> [Task input]

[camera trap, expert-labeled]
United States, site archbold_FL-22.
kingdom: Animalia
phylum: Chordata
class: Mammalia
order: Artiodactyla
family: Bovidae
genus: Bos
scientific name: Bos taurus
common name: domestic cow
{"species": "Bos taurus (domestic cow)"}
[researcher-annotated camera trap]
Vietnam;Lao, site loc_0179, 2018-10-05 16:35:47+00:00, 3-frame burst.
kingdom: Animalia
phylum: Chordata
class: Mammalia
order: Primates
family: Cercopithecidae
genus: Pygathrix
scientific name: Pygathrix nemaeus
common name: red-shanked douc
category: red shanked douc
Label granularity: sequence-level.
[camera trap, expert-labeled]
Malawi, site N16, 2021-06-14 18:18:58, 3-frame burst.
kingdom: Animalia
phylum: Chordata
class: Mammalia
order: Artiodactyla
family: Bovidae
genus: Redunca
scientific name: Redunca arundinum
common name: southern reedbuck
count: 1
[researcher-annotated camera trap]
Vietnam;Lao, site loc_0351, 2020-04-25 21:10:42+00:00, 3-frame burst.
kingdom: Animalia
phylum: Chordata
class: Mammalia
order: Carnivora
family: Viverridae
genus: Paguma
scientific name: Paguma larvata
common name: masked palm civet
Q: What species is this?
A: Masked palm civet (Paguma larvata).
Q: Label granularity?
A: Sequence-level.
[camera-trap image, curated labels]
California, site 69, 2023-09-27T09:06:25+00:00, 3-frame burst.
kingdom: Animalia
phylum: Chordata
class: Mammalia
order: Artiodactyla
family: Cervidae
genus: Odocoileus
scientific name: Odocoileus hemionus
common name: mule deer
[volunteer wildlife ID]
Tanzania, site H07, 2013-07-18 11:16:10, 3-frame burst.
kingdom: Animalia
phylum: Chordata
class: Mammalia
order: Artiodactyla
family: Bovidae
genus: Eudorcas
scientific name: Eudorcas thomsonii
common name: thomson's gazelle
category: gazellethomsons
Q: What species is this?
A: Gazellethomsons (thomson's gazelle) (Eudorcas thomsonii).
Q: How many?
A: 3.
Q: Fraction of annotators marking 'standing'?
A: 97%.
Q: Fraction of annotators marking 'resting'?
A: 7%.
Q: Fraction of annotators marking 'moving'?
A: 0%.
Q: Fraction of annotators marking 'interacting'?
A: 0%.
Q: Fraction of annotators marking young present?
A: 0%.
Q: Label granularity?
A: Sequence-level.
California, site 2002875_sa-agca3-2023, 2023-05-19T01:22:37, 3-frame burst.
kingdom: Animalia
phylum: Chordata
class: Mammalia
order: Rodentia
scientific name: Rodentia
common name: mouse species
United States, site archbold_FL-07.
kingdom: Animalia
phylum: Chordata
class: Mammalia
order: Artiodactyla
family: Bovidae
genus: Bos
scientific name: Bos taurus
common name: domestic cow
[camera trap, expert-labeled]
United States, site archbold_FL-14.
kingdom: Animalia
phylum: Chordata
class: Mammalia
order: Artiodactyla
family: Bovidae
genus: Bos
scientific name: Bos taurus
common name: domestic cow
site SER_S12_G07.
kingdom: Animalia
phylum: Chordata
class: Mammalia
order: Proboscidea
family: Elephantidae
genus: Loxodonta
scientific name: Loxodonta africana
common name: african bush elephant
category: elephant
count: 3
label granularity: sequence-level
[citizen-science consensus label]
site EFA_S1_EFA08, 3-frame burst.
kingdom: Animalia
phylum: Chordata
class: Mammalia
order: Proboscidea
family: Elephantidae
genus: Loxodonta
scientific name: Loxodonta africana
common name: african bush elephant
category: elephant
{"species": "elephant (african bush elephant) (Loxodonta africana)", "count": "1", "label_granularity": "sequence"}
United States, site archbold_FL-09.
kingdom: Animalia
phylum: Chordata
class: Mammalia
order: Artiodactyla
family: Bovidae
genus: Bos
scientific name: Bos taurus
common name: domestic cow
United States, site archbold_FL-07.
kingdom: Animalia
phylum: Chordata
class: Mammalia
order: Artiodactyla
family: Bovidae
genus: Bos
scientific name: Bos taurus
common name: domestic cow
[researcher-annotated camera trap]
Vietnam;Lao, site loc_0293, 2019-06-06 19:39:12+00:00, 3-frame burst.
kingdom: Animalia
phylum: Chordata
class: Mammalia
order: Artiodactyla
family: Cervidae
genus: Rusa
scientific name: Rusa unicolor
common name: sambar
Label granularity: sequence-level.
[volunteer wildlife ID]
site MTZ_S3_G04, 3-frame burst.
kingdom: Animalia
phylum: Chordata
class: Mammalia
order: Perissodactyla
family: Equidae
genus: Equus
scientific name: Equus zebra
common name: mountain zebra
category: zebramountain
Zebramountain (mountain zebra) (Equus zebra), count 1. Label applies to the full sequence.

> [Exercise details]
Retype all of the data exactly. Leave nothing out.

> [Finished task]
[camera trap, expert-labeled]
United States, site archbold_FL-22.
kingdom: Animalia
phylum: Chordata
class: Mammalia
order: Artiodactyla
family: Bovidae
genus: Bos
scientific name: Bos taurus
common name: domestic cow
{"species": "Bos taurus (domestic cow)"}
[researcher-annotated camera trap]
Vietnam;Lao, site loc_0179, 2018-10-05 16:35:47+00:00, 3-frame burst.
kingdom: Animalia
phylum: Chordata
class: Mammalia
order: Primates
family: Cercopithecidae
genus: Pygathrix
scientific name: Pygathrix nemaeus
common name: red-shanked douc
category: red shanked douc
Label granularity: sequence-level.
[camera trap, expert-labeled]
Malawi, site N16, 2021-06-14 18:18:58, 3-frame burst.
kingdom: Animalia
phylum: Chordata
class: Mammalia
order: Artiodactyla
family: Bovidae
genus: Redunca
scientific name: Redunca arundinum
common name: southern reedbuck
count: 1
[researcher-annotated camera trap]
Vietnam;Lao, site loc_0351, 2020-04-25 21:10:42+00:00, 3-frame burst.
kingdom: Animalia
phylum: Chordata
class: Mammalia
order: Carnivora
family: Viverridae
genus: Paguma
scientific name: Paguma larvata
common name: masked palm civet
Q: What species is this?
A: Masked palm civet (Paguma larvata).
Q: Label granularity?
A: Sequence-level.
[camera-trap image, curated labels]
California, site 69, 2023-09-27T09:06:25+00:00, 3-frame burst.
kingdom: Animalia
phylum: Chordata
class: Mammalia
order: Artiodactyla
family: Cervidae
genus: Odocoileus
scientific name: Odocoileus hemionus
common name: mule deer
[volunteer wildlife ID]
Tanzania, site H07, 2013-07-18 11:16:10, 3-frame burst.
kingdom: Animalia
phylum: Chordata
class: Mammalia
order: Artiodactyla
family: Bovidae
genus: Eudorcas
scientific name: Eudorcas thomsonii
common name: thomson's gazelle
category: gazellethomsons
Q: What species is this?
A: Gazellethomsons (thomson's gazelle) (Eudorcas thomsonii).
Q: How many?
A: 3.
Q: Fraction of annotators marking 'standing'?
A: 97%.
Q: Fraction of annotators marking 'resting'?
A: 7%.
Q: Fraction of annotators marking 'moving'?
A: 0%.
Q: Fraction of annotators marking 'interacting'?
A: 0%.
Q: Fraction of annotators marking young present?
A: 0%.
Q: Label granularity?
A: Sequence-level.
California, site 2002875_sa-agca3-2023, 2023-05-19T01:22:37, 3-frame burst.
kingdom: Animalia
phylum: Chordata
class: Mammalia
order: Rodentia
scientific name: Rodentia
common name: mouse species
United States, site archbold_FL-07.
kingdom: Animalia
phylum: Chordata
class: Mammalia
order: Artiodactyla
family: Bovidae
genus: Bos
scientific name: Bos taurus
common name: domestic cow
[camera trap, expert-labeled]
United States, site archbold_FL-14.
kingdom: Animalia
phylum: Chordata
class: Mammalia
order: Artiodactyla
family: Bovidae
genus: Bos
scientific name: Bos taurus
common name: domestic cow
site SER_S12_G07.
kingdom: Animalia
phylum: Chordata
class: Mammalia
order: Proboscidea
family: Elephantidae
genus: Loxodonta
scientific name: Loxodonta africana
common name: african bush elephant
category: elephant
count: 3
label granularity: sequence-level
[citizen-science consensus label]
site EFA_S1_EFA08, 3-frame burst.
kingdom: Animalia
phylum: Chordata
class: Mammalia
order: Proboscidea
family: Elephantidae
genus: Loxodonta
scientific name: Loxodonta africana
common name: african bush elephant
category: elephant
{"species": "elephant (african bush elephant) (Loxodonta africana)", "count": "1", "label_granularity": "sequence"}
United States, site archbold_FL-09.
kingdom: Animalia
phylum: Chordata
class: Mammalia
order: Artiodactyla
family: Bovidae
genus: Bos
scientific name: Bos taurus
common name: domestic cow
United States, site archbold_FL-07.
kingdom: Animalia
phylum: Chordata
class: Mammalia
order: Artiodactyla
family: Bovidae
genus: Bos
scientific name: Bos taurus
common name: domestic cow
[researcher-annotated camera trap]
Vietnam;Lao, site loc_0293, 2019-06-06 19:39:12+00:00, 3-frame burst.
kingdom: Animalia
phylum: Chordata
class: Mammalia
order: Artiodactyla
family: Cervidae
genus: Rusa
scientific name: Rusa unicolor
common name: sambar
Label granularity: sequence-level.
[volunteer wildlife ID]
site MTZ_S3_G04, 3-frame burst.
kingdom: Animalia
phylum: Chordata
class: Mammalia
order: Perissodactyla
family: Equidae
genus: Equus
scientific name: Equus zebra
common name: mountain zebra
category: zebramountain
Zebramountain (mountain zebra) (Equus zebra), count 1. Label applies to the full sequence.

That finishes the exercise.